Exercise:
Leave out every picture, and restate word for word only the lines from the one containing "What is the extent" through the end of the material.

Recorded information:
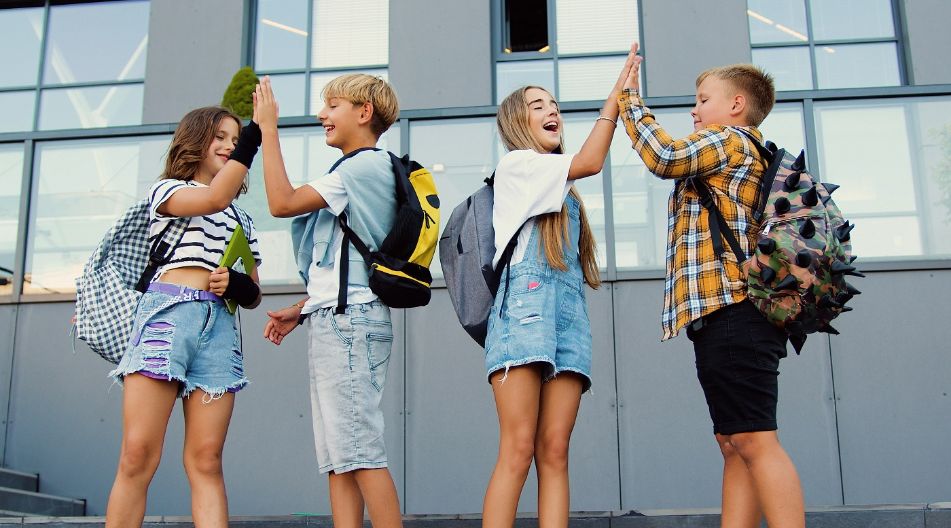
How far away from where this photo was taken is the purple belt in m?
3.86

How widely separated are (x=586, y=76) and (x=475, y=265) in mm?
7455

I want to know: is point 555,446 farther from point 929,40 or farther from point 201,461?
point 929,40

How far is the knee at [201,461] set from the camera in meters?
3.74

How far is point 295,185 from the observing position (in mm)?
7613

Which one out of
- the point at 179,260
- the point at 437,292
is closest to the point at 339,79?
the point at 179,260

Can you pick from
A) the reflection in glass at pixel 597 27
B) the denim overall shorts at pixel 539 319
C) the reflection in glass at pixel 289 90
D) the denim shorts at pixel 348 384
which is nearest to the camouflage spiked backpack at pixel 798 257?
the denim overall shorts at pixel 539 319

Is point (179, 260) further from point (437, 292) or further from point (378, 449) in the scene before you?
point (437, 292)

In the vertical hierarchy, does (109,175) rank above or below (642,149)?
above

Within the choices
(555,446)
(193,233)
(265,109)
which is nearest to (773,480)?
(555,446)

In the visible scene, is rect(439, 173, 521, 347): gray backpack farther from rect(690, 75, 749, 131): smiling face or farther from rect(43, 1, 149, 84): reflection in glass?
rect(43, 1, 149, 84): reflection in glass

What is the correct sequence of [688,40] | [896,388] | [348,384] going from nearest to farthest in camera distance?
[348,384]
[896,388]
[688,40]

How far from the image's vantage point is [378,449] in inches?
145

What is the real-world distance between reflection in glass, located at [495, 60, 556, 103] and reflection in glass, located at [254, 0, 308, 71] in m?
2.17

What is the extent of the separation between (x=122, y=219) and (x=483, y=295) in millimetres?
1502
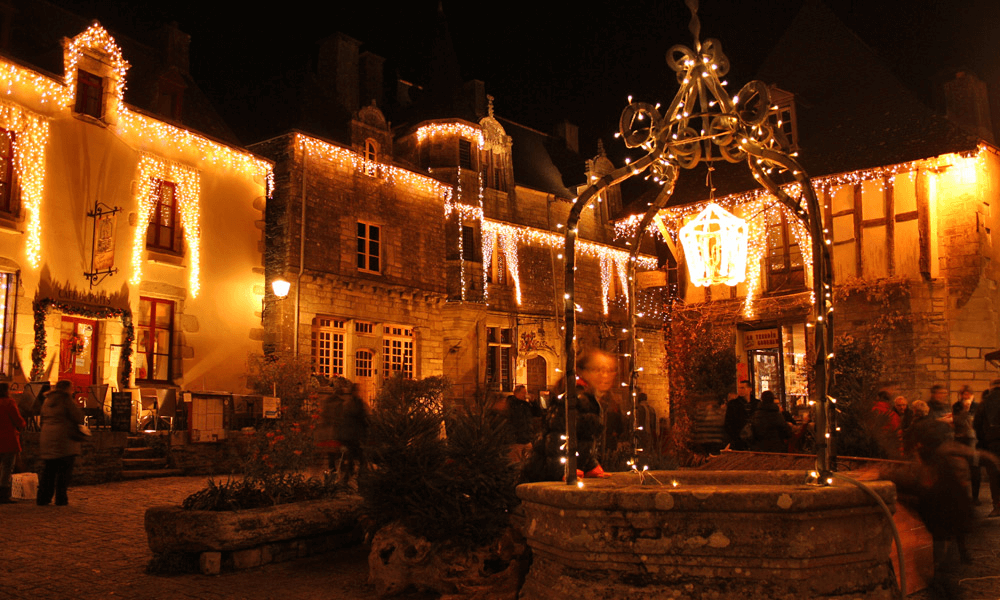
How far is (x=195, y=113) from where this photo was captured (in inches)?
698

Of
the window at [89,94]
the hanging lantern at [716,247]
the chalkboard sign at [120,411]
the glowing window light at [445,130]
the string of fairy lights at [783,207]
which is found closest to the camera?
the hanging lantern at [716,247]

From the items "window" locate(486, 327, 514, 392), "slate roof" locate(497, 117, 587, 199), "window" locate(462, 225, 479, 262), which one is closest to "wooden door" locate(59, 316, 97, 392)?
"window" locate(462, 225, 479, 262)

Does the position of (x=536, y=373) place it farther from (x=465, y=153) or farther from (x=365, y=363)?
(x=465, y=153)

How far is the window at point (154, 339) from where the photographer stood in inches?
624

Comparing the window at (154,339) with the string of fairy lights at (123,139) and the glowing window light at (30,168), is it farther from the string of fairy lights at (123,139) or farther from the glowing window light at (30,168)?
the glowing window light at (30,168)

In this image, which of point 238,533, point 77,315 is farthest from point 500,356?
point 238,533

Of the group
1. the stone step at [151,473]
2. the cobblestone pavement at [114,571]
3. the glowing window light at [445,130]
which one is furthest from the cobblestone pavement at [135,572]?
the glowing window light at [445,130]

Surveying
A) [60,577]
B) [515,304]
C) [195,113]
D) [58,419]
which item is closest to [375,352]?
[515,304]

Task answer:
What is the extent of the separation between (x=122, y=219) and (x=483, y=295) in millimetres?
1502
How far is (x=195, y=113) from where this photo was captured (in inches)?
698

Of
the window at [89,94]
the hanging lantern at [716,247]
the chalkboard sign at [120,411]
the glowing window light at [445,130]
the string of fairy lights at [783,207]
which is found closest to the camera?
the hanging lantern at [716,247]

From the items "window" locate(486, 327, 514, 392), "slate roof" locate(497, 117, 587, 199), "window" locate(462, 225, 479, 262), which one is closest to "wooden door" locate(59, 316, 97, 392)?
"window" locate(462, 225, 479, 262)

Does the position of (x=536, y=373) place it farther from (x=465, y=153) or farther from (x=365, y=363)?
(x=465, y=153)

How far is the window at point (154, 339) from where the photographer stood in inches?
624

Comparing the window at (154,339) with the string of fairy lights at (123,139) and the glowing window light at (30,168), is it farther from the string of fairy lights at (123,139) or farther from the glowing window light at (30,168)?
the glowing window light at (30,168)

In this image, which of point 238,533, point 77,315 is farthest from point 500,356?
point 238,533

Of the group
1. the stone step at [151,473]
2. the cobblestone pavement at [114,571]
3. the glowing window light at [445,130]
which one is furthest from the cobblestone pavement at [135,572]?
the glowing window light at [445,130]

Surveying
A) [60,577]
B) [515,304]
C) [195,113]
D) [58,419]
which item is closest to [375,352]?
[515,304]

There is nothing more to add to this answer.